Хватит. Бес им батька! Довольно!

«В домах ребенка есть отдельные комнаты. Их называют экспортными. Здесь хранится «живой товар» для эмиссаров зарубежных агентств по усыновлению. У несчастных матерей даже в родильных домах воровали новорожденных, объявляя их умершими. На самом деле дети оказывались в США, Канаде, Европе. Родители сходили с ума, но чиновники их отовсюду гнали, не давая узнать правду. Здоровый ребенок, не страдающий умственной отсталостью, стоит не меньше сорока тысяч долларов; малыш с незначительными отклонениями — заячья губа, дистрофия, и так далее — около десяти тысяч «зеленых»; остальные, с умственной отсталостью, дети третьей категории, тянут от трех до пяти тысяч баксов…»

— А-а-а! Правдорубы, да, чертовы! — закричал Юра, вскакивая. — Слеза, да, ребенка? Слеза, да, ребенка, да, гады-ы-ы?!

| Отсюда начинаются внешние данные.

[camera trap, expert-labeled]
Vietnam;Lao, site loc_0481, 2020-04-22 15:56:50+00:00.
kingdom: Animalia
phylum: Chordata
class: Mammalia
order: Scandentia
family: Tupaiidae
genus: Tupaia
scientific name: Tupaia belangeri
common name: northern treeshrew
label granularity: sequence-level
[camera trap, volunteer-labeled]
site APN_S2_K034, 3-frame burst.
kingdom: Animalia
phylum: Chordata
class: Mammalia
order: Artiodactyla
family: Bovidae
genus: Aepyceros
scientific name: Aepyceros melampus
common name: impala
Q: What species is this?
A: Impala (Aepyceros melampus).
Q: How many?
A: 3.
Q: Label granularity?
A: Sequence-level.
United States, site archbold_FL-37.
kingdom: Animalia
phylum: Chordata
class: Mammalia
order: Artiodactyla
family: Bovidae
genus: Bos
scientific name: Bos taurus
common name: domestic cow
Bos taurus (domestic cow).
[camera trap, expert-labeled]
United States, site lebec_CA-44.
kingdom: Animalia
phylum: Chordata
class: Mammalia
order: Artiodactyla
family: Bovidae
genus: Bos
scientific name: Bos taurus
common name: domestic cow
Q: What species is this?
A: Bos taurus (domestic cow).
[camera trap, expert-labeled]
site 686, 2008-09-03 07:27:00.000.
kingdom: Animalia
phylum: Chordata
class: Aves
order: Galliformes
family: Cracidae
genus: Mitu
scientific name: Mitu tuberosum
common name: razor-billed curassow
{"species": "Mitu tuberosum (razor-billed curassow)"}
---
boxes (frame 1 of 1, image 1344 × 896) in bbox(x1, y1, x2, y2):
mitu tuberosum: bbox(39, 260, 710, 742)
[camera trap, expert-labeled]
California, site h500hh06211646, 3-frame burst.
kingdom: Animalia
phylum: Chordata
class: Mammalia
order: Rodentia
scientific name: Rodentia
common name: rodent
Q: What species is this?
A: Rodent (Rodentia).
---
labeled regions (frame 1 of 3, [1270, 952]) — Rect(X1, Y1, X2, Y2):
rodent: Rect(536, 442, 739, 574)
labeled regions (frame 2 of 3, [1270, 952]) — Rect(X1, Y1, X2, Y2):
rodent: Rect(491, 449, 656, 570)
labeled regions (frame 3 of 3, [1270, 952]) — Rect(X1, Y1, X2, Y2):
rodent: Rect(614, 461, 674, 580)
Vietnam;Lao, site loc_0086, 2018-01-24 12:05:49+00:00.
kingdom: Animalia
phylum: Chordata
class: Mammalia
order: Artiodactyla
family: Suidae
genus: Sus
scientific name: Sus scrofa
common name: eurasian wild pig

Он яростно комкал и рвал «пресс-нятину», он топтал ее этими летучими ногами, он успевал с гадливостью утирать о спортивные брюки то одну, то другую руку.

Когда же он вымыл руки и лицо и снова налил себе чистого Ипатекинского напитка, то услышал, как позванивает о край любимой алюминиевой кружки горлышко бутылки, и увидел, что кусочки битой баккары укрыли пол, как манна. Юра понял, что разгневался, что самое время в полет, что теперь ему легко разозлиться при виде самого захудалого газетного киоска. Он решительно допил самогон.

И не надо упрекать православного человека, пришедшего в воскресенье утром для причастия после единоличной попойки сам на сам. Это его грех. Что век грядущий нам готовит, если мы, русские, не сумели полюбить друг друга и наше Отечество? Но если мы уже теперь будем жить с мыслью, что побеждены сатанинскими силами, то зачем нам вообще жить? Плачут дети-то, плачут своими слезами…

Позже мой Юра нашелся в дикой Украине. Под ником Горобец он дал о себе знать в рунете. Депутат Парамарибский позвонил мне, и мы кинулись на выручку. Тогда же и выяснилось, что виной всему происшедшему здесь с Юрой стали киевские вывески плюс патологическое доверие Юры к любому слову, написанному большими красивыми буквами. Если раньше говорили, что «язык до Киева доведет», то нынче держи ухо кулечком. Разинь-ка рот поширше, то есть поширее: нет ли налета на языке? А очередной налет нехристей-еретиков идет на Киев[11].